** WHAT YOU SHOULD DO **
Write the entries below out again exactly, but skip the pictures.

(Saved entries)
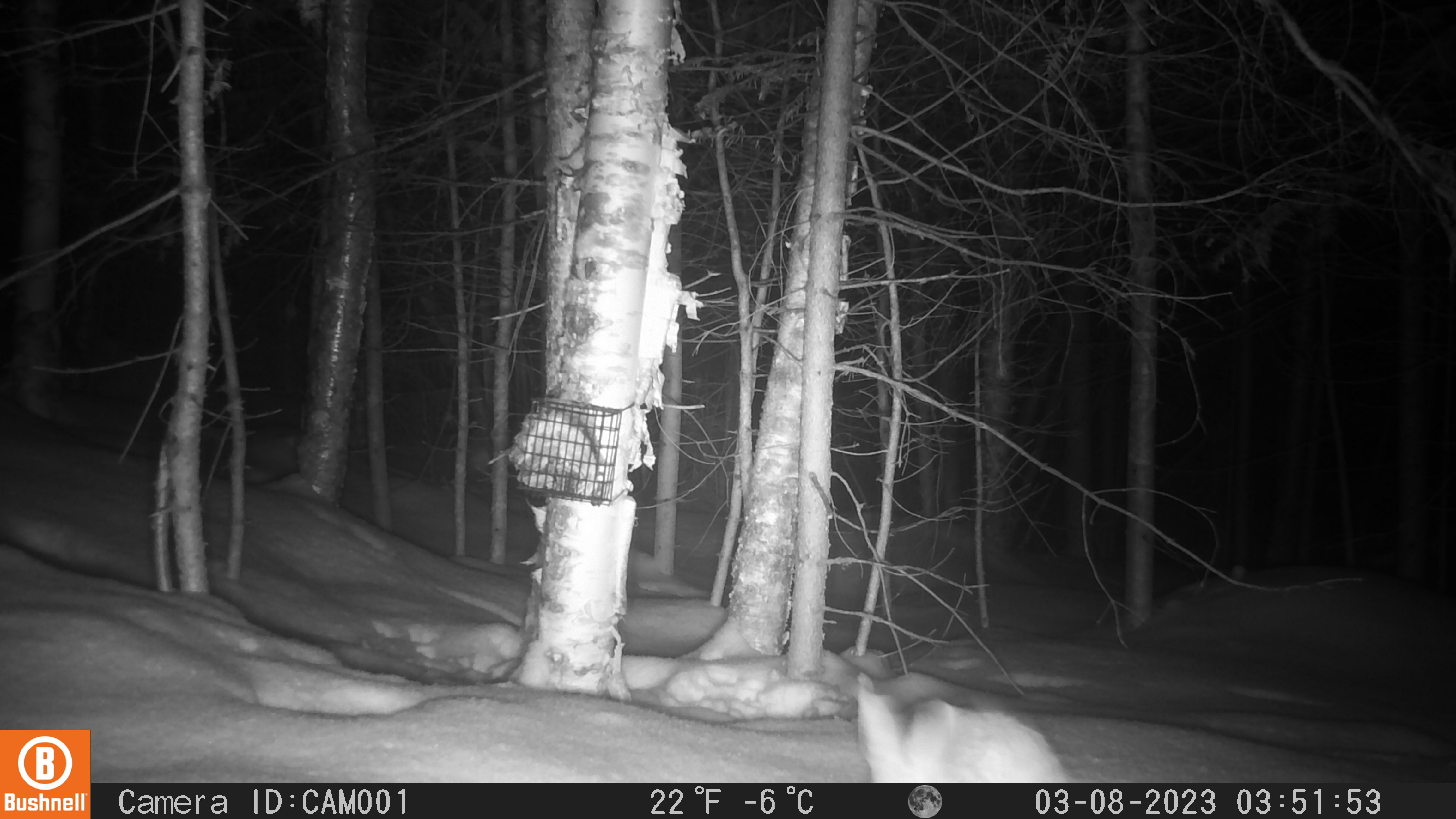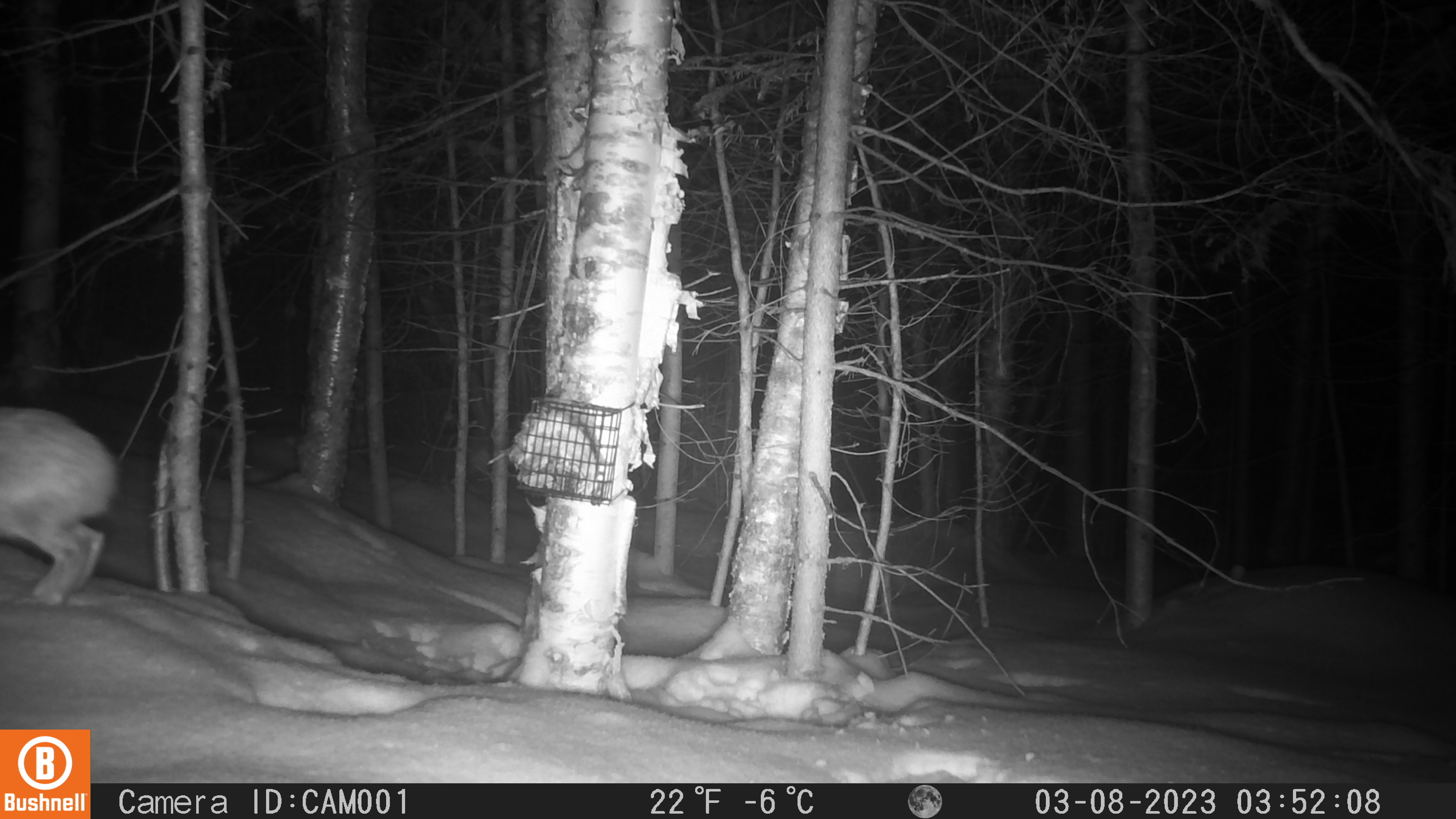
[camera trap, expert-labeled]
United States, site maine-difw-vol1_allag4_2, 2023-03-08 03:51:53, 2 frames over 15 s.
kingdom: Animalia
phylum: Chordata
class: Mammalia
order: Lagomorpha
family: Leporidae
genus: Lepus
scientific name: Lepus americanus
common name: snowshoe hare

** PROBLEM SOLUTION **
[camera trap, expert-labeled]
United States, site maine-difw-vol1_allag4_2, 2023-03-08 03:51:53, 2 frames over 15 s.
kingdom: Animalia
phylum: Chordata
class: Mammalia
order: Lagomorpha
family: Leporidae
genus: Lepus
scientific name: Lepus americanus
common name: snowshoe hare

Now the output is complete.